-- PAGE EXCERPT start --
January 20, 2015
No, I’m not talking about THAT ‘the internet of things’. I guess I’m really here to address ‘the things behind the internet’. The tangible things. Like the things that fall behind your headboard, that you never pick up, and that you end up forgetting are even there, as time goes on. The electronic devices we use might just as well run off of magic, given how little we have to think about the infrastructure arrayed behind such things. The public consciousness does sometimes take on the ring of Gnostic ritual. I still talk to lawyers who describe ‘the cloud’ as some sort of ethereal thing.
Of course, ‘the cloud’, which is about as inaptly-named as a thing can be, is not ethereal at all, aside from poets’ dreams. It runs on electricity, through modems, connected by cables, all leading up to somebody else’s server. And, that’s really all ‘the cloud’ is: somebody else’s server.
-- PAGE EXCERPT end --
**STATED EXERCISE**
From the piece on the cloud above, pull out everything from "January 20, 2015" down to "of ethereal thing." and copy it word for word.
-- DATASET EXTRACT start --
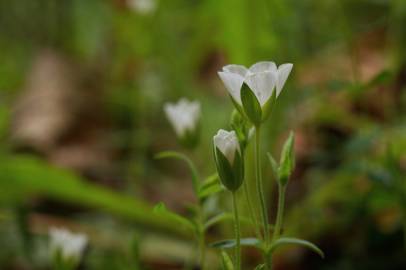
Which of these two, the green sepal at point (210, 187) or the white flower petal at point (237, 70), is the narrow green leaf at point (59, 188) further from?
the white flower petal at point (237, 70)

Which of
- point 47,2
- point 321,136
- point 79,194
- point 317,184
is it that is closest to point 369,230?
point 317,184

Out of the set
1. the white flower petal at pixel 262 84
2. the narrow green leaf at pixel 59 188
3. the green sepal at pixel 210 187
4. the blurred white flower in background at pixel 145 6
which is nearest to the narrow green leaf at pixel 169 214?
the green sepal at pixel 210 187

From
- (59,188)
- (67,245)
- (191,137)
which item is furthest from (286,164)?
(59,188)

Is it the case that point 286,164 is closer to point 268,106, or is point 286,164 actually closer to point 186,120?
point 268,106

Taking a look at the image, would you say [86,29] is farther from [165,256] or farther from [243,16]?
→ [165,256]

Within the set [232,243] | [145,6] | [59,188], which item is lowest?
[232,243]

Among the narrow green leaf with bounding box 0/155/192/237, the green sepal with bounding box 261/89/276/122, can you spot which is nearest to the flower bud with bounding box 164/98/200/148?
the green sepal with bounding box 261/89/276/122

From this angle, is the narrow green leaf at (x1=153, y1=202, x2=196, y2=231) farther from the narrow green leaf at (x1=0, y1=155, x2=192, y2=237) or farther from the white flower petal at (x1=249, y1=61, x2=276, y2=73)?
-- DATASET EXTRACT end --
**THE ANSWER**
January 20, 2015
No, I’m not talking about THAT ‘the internet of things’. I guess I’m really here to address ‘the things behind the internet’. The tangible things. Like the things that fall behind your headboard, that you never pick up, and that you end up forgetting are even there, as time goes on. The electronic devices we use might just as well run off of magic, given how little we have to think about the infrastructure arrayed behind such things. The public consciousness does sometimes take on the ring of Gnostic ritual. I still talk to lawyers who describe ‘the cloud’ as some sort of ethereal thing.